Bea Perolehan Hak atas Tanah dan Bangunan (BPHTB) adalah pungutan atas perolehan hak atas tanah dan atau bangunan. BPHTB merupakan salah satu jenis biaya provisi atau pajak jual beli yang harus dibayarkan saat seseorang membeli sebuah rumah. Pada transaksi jual beli tanah dan bangunan biaya BPHTB ini biasanya ditanggung oleh pembeli .
BPHTB termasuk bea karena BPHTB harus dibayar sebelum akta jual beli ditandatangani serta pembayarannyapun tidak terikat oleh waktu dan bisa bekali-kali.
Cara Menghitung BPHTB :
Untuk menghitung BPHTB maka kita perlu mengetahui Nilai Perolehan Objek Pajak Kena Pajak (NPOPKP) dengan cara mengurangkan NPOP dengan NPOPTKP.

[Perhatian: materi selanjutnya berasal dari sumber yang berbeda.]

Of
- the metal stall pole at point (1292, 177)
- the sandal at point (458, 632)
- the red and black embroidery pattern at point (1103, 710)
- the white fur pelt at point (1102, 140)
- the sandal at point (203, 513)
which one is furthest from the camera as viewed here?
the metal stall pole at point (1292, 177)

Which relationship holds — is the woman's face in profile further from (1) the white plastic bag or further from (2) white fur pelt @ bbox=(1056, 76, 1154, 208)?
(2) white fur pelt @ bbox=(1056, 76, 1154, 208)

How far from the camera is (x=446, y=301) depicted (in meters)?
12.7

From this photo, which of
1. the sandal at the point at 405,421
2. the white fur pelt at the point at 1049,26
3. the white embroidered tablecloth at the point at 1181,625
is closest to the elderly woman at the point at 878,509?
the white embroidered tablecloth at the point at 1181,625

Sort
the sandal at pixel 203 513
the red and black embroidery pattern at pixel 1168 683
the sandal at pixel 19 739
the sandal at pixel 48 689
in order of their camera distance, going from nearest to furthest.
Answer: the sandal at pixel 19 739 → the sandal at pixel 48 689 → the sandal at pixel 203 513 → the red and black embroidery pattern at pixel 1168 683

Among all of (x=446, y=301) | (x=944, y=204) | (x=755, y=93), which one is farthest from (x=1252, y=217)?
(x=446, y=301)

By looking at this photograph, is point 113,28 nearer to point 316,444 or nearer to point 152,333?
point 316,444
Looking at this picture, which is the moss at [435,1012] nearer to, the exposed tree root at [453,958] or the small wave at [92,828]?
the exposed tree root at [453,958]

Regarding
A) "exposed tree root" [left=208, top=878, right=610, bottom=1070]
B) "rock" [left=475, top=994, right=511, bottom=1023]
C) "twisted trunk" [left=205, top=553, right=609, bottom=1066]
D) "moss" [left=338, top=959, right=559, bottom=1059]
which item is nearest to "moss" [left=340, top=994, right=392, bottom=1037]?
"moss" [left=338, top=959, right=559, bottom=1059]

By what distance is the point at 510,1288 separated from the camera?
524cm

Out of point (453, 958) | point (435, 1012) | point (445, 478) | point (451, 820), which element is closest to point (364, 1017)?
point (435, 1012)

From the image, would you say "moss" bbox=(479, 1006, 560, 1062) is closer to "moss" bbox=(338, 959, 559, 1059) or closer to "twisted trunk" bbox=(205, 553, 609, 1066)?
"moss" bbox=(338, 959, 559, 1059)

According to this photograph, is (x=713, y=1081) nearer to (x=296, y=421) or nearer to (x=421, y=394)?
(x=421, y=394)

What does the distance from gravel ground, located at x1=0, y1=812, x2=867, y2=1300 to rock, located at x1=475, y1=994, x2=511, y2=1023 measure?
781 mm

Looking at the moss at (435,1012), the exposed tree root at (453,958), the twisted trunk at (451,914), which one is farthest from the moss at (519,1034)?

Rumus untuk menghitung besarnya BPHTB terutang adalah :
BPHTB terutang = Tarif x NPOPKP atau 5% x (NPOP – NPOPTKP)
Contoh :
Bapak Renaldi membeli sebuah rumah seluas 150
M2 yang berada diatas sebidang tanah hak milik seluas 450 M2 di Kota Cimahi
dengan harga perolehan sebesar Rp450.000.000,- Berdasarkan data SPPT PBB
atas objek tersebut ternyata NJOPnya sebesar Rp.500.000.000,- (tanah dan
bangunan). Bila NPOPTKP ditentukan sebesar Rp60.000.000,- maka kewajiban
BPHTB yang harus dipenuhi oleh Bapak Rahmat tersebut adalah :
5% x (500.000.000 – 60.000.000) = Rp22.000.000,
Perlu diketahui bahwa berdasarkan amanat Undang-Undang Nomor 28 Tahun 2009 tentang Pajak Daerah dan Retribusi Daerah, Bea Perolehan Hak Atas Tanah dan Bangunan (BPHTB) merupakan termasuk dalam pajak daerah, sehingga pelaksanaannya harus diatur dengan Peraturan Daerah.
Besaran biaya NJOPTK menurut Pasal 77 ayat (4) dan Pasal 87 ayat (4) UU No. 28 Tahun 2009, ditetapkan paling rendah sebesar Rp 10.000.000,- untuk setiap wajib pajak. Besarnya NPOPTKP ditetapkan paling rendah sebesar Rp60.000.000,- untuk setiap wajib pajak.